As the capital of Spain there is no doubt that Madrid delivers a great deal of excellent dining choices, but that doesn’t necessarily mean that you get good food from the region everywhere you go. Like every other bigger city it is a melting pot for different regions where different cultures and with that different flavours get mixed together.
So what are typical dishes from Madrid? If you’re going to stay in apartments in Madrid you certainly want to know what foods this region is known for. Geographically speaking the city is in the middle of Spain which is kind of like a nice metaphor for the fact that nowhere else in Spain you will get such a wide cross section flavors from all over the country.

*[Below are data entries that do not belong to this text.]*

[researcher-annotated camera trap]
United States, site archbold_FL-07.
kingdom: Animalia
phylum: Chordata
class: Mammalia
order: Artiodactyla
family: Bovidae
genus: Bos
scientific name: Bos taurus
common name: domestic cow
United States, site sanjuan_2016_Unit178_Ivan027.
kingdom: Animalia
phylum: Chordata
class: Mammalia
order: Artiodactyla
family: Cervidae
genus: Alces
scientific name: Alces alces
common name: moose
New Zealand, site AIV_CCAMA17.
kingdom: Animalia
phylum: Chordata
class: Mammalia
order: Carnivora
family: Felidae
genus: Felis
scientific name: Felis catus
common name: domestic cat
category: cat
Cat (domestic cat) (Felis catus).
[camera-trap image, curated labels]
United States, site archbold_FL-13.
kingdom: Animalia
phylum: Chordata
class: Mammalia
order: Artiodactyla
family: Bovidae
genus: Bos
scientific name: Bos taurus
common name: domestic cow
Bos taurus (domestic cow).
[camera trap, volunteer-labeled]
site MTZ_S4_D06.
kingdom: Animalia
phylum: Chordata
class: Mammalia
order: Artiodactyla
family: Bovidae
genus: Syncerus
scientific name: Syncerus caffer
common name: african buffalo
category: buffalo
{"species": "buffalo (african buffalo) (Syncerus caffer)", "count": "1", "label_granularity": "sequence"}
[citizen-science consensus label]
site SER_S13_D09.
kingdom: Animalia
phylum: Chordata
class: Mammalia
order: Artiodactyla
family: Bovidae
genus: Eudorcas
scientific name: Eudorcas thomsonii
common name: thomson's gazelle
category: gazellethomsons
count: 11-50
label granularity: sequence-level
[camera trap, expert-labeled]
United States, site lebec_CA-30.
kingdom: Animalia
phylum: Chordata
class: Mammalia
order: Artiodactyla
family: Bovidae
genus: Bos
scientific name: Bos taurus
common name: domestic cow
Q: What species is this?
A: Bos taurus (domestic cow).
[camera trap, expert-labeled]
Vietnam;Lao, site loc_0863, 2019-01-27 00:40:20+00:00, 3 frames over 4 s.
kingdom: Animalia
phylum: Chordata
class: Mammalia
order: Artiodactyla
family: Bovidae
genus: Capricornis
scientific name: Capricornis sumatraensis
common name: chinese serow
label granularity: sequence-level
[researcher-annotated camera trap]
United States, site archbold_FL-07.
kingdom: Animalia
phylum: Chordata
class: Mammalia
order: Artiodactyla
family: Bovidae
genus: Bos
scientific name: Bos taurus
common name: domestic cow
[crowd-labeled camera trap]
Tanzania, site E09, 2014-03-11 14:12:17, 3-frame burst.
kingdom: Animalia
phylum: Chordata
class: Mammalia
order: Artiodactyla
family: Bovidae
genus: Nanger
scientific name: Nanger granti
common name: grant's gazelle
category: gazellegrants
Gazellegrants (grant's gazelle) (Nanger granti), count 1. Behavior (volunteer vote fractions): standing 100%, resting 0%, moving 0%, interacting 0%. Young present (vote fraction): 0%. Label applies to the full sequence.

Fish, cod and bream in particular, is a very important component of the local cuisine which I find very unusual, as Madrid is not directly located by the ocean. Along with that, it is a rather interesting fact that Madrid has the 2nd largest wholesale fish market in the world with only the one in Tokyo being bigger. Every day Madrid receives fish from all over the country. A very typical way to prepare cod is to put cod into water overnight so it will desalt (with the water being changed a couple of times). The fish will then be cooked with potatoes, tomatoes, garlic, onions, olive oil, water, black pepper, and some flour. This dish is called Bacalao a la Madrilena.
The local food in Madrid tends to be heartier compared to the regions in the south, as the climate is different and it gets significantly colder in winter, which makes stews and hotpots another specialty of the region. The so-called Cocido Madrileno is a stew with different vegetables and a variation of beef, chicken or pork. It is a dish that dates back to the 17th century and the traditional way to eat it is to drain the soup and serve it first. After that the other ingredients are being served often with tomato sauce.
I think of garlic as something to season food with, but there is another specialty of the local cuisine of Madrid that uses garlic as a main ingredient, sopa de ajo (garlic soup). Chopped garlic is cooked in olive oil and paprika. Later on water, salt and pieces of bread are added. Often chorizo or chopped ham is added as well.
Speaking of food in Spain we can’t leave out tapas. There is hardly ever a round of tapas with out patatas bravas (fried potatoes that come with a spicy tomato sauce and/or aioli), it’s almost like an unwritten law to order them. And along with bravas you can order cheese, olives, ham, calamares and a tapa specialty in Madrid are caracoles (snails). If you stay in Madrid accommodation you should take note that in many bars in the city you will get a free plate of tapas with your drinks.